-- Start --
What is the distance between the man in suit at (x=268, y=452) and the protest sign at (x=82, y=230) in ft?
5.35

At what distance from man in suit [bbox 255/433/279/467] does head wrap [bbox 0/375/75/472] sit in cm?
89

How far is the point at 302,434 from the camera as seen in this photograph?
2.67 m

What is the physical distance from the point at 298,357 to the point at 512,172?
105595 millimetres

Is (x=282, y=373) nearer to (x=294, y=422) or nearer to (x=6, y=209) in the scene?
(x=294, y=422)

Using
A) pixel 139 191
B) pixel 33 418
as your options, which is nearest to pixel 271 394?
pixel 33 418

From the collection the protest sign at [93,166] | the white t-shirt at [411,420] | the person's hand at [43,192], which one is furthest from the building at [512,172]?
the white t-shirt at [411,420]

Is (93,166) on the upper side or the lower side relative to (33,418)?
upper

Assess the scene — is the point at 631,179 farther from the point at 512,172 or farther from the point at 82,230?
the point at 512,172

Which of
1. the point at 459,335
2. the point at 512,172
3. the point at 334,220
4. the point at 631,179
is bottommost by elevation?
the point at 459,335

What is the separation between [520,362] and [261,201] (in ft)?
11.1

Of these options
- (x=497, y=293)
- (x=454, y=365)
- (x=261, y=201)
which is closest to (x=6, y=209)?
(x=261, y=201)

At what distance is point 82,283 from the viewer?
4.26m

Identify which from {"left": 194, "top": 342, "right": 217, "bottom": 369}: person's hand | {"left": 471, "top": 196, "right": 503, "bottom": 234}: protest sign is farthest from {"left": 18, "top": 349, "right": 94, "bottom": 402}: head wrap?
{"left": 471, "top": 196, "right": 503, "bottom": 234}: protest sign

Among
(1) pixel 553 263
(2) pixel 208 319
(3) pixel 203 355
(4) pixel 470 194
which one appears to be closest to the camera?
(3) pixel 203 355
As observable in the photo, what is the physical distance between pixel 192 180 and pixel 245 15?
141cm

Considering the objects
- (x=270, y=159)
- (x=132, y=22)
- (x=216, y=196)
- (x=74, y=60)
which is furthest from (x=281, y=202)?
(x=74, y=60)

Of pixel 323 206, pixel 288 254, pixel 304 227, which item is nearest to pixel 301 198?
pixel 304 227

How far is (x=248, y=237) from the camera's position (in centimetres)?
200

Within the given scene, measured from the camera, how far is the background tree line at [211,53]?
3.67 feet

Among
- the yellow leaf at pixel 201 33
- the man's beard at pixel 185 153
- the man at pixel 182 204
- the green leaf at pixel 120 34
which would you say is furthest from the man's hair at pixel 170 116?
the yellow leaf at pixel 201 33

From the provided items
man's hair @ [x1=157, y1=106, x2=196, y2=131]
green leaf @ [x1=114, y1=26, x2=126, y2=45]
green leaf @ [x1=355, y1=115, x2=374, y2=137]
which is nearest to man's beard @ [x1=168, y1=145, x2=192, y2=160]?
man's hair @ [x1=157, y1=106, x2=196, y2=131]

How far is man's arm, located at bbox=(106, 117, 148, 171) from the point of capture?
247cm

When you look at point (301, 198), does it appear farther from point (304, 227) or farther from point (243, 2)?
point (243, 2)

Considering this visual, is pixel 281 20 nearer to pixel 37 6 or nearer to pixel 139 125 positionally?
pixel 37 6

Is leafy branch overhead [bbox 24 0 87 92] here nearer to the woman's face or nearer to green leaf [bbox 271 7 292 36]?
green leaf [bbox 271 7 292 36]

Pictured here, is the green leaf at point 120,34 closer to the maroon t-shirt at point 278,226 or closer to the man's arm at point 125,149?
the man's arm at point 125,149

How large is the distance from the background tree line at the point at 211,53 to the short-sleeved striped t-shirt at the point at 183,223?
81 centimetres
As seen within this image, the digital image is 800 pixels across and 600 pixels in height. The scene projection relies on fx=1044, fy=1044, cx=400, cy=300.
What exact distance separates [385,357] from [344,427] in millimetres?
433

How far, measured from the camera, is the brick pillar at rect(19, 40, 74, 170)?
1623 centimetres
-- End --
■ **Written request**
Pick out every line in the rows above that contains the word "here" and copy each of those lines in full.

■ **Exercise answer**
Is leafy branch overhead [bbox 24 0 87 92] here nearer to the woman's face or nearer to green leaf [bbox 271 7 292 36]?
Pictured here, is the green leaf at point 120,34 closer to the maroon t-shirt at point 278,226 or closer to the man's arm at point 125,149?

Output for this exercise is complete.